# start of Listed entries

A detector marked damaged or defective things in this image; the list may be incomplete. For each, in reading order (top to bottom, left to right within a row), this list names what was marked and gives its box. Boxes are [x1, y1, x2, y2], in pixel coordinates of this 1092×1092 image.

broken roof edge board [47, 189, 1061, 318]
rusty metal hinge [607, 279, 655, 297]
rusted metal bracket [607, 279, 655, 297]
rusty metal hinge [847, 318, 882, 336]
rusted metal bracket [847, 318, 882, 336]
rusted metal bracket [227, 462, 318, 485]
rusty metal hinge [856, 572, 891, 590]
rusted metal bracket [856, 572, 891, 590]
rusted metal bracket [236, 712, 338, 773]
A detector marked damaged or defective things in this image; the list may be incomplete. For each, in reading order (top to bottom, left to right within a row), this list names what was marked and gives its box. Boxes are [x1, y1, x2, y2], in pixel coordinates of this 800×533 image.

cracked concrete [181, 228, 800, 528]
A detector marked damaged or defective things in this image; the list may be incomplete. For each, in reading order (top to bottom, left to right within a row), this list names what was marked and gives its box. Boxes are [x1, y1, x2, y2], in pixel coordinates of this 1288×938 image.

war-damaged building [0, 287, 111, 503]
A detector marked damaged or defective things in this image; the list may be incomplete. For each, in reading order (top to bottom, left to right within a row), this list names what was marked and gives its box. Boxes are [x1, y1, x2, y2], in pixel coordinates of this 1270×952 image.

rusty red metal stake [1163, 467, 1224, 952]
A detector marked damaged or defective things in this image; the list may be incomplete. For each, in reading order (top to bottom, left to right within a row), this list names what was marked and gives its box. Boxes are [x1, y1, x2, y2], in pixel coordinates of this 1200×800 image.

# end of Listed entries

> [Written problem]:
Copy every one of the rows above word for word.

> [Final answer]:
A detector marked damaged or defective things in this image; the list may be incomplete. For each, in reading order (top to bottom, left to right within a row), this list names what was marked and gives its box. Boxes are [x1, y1, x2, y2], in pixel coordinates of this 1092×1092 image.

broken roof edge board [47, 189, 1061, 318]
rusty metal hinge [607, 279, 655, 297]
rusted metal bracket [607, 279, 655, 297]
rusty metal hinge [847, 318, 882, 336]
rusted metal bracket [847, 318, 882, 336]
rusted metal bracket [227, 462, 318, 485]
rusty metal hinge [856, 572, 891, 590]
rusted metal bracket [856, 572, 891, 590]
rusted metal bracket [236, 712, 338, 773]
A detector marked damaged or defective things in this image; the list may be incomplete. For each, in reading order (top to bottom, left to right within a row), this list names what was marked and gives its box. Boxes are [x1, y1, x2, y2], in pixel coordinates of this 800×533 image.

cracked concrete [181, 228, 800, 528]
A detector marked damaged or defective things in this image; the list may be incomplete. For each, in reading order (top to bottom, left to right within a row), this list names what was marked and gives its box. Boxes are [x1, y1, x2, y2], in pixel coordinates of this 1288×938 image.

war-damaged building [0, 287, 111, 503]
A detector marked damaged or defective things in this image; the list may be incomplete. For each, in reading order (top to bottom, left to right within a row), this list names what was marked and gives its box. Boxes are [x1, y1, x2, y2], in pixel coordinates of this 1270×952 image.

rusty red metal stake [1163, 467, 1224, 952]
A detector marked damaged or defective things in this image; the list may be incomplete. For each, in reading order (top to bottom, left to right within a row), this list names what was marked and gives its box. Boxes are [x1, y1, x2, y2], in pixel coordinates of this 1200×800 image.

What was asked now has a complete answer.